PEKANBARU – Bagi calon siswa SMA dan SMK Negeri di Riau, perlombaan mendapatkan kursi di sekolah impian sudah resmi dimulai. Dan angkanya menunjukkan persaingan yang cukup ketat.
Hingga Rabu (10/6/2026) pukul 16.30 WIB, sebanyak 68.322 akun calon murid sudah berhasil diaktifkan di Sistem Penerimaan Murid Baru (SPMB) Tahun Ajaran 2026/2027. Tahap pendaftaran dan pemilihan sekolah sendiri resmi dibuka pada hari yang sama, mulai pukul 08.00 WIB.
Tim SPMB Riau, Jeffri Hunter, melaporkan bahwa sejauh ini prosesnya berjalan lancar. Server dalam kondisi normal, dan belum ada laporan gangguan atau keluhan dari calon peserta maupun orang tua.
Ada satu hal penting yang perlu dipahami. Meskipun jadwal aktivasi akun tercantum berlangsung hingga 14 Juni 2026, bukan berarti sistem akan otomatis tertutup setelah tanggal tersebut. Calon murid yang belum sempat mengaktifkan akun tetap bisa melakukannya setelah tanggal itu.
Tapi — dan ini yang krusial — menunda bukan berarti tanpa risiko. Jeffri mengingatkan bahwa semakin lambat seseorang mengaktifkan akun dan mendaftar, semakin sedikit pula pilihan sekolah yang tersedia. Kuota di setiap sekolah terus terisi oleh peserta yang lebih dahulu mendaftar. Jadi, meskipun sistemnya masih terbuka, peluangnya sudah menyempit.
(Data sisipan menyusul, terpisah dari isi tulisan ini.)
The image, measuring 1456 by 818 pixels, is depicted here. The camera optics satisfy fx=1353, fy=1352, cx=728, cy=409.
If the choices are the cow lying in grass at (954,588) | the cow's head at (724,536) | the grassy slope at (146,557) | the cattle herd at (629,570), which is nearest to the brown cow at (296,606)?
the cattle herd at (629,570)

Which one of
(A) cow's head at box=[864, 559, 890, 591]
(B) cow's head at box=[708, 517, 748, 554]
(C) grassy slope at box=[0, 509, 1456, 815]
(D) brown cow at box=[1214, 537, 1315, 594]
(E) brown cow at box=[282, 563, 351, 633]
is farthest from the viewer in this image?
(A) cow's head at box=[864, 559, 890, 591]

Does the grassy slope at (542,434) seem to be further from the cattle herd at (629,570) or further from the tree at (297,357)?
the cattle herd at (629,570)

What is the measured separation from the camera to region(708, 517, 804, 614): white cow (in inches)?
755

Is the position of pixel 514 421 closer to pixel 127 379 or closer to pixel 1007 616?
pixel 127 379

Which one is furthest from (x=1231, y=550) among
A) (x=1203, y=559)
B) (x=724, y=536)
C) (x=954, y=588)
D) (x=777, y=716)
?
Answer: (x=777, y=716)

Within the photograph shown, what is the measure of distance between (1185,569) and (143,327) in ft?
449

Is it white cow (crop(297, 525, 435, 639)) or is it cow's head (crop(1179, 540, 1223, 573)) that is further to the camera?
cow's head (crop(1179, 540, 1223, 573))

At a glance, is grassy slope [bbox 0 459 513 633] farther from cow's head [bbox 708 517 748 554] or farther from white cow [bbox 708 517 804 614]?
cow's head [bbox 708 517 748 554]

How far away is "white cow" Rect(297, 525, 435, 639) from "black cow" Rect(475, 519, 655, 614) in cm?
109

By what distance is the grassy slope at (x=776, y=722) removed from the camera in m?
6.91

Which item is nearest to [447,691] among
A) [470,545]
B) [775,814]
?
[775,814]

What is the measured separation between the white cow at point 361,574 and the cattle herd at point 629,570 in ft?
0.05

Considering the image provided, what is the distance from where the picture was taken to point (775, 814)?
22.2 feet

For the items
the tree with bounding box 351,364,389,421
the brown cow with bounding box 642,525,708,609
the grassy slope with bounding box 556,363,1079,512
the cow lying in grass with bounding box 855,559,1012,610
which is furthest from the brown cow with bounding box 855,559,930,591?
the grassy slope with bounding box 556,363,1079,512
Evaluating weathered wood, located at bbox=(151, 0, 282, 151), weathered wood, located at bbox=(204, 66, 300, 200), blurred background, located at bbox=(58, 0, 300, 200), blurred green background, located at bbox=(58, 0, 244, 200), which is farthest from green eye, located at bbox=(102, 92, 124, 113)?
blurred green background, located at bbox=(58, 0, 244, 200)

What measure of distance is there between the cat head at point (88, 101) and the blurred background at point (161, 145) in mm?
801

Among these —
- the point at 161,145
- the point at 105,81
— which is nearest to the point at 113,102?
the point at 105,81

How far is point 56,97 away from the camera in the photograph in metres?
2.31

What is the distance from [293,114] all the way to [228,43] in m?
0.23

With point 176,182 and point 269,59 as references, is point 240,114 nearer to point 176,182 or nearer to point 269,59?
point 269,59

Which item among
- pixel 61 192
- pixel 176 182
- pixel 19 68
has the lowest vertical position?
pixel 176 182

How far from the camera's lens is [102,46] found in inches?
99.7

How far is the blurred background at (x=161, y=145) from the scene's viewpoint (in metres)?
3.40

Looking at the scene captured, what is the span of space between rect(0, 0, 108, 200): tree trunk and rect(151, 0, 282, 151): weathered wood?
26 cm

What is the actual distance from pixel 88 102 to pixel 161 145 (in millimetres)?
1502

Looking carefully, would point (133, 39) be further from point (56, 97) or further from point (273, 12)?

Untuk mengaktifkan akun, calon murid perlu menyiapkan tiga data utama: NPSN (Nomor Pokok Sekolah Nasional) dari sekolah asal, NISN (Nomor Induk Siswa Nasional), dan tanggal lahir yang sesuai dengan data di sistem. Setelah akun aktif, peserta bisa langsung melanjutkan ke tahap pendaftaran dan memilih sekolah sesuai jalur penerimaan yang tersedia.
Panitia SPMB juga memberikan beberapa tips praktis agar proses berjalan mulus. Pertama, pastikan seluruh data yang dimasukkan sesuai dengan dokumen resmi agar tidak terkendala saat verifikasi. Kedua, periksa kelengkapan berkas secara menyeluruh sebelum dikirimkan. Dan ketiga, pastikan koneksi internet stabil saat melakukan aktivasi maupun pendaftaran.
Dinas Pendidikan Provinsi Riau berharap seluruh calon murid dan orang tua tidak menunda-nunda. Waktu yang tersedia sebaiknya dimanfaatkan sebaik mungkin agar tidak kehilangan kesempatan mendapatkan kursi di sekolah negeri yang menjadi tujuan.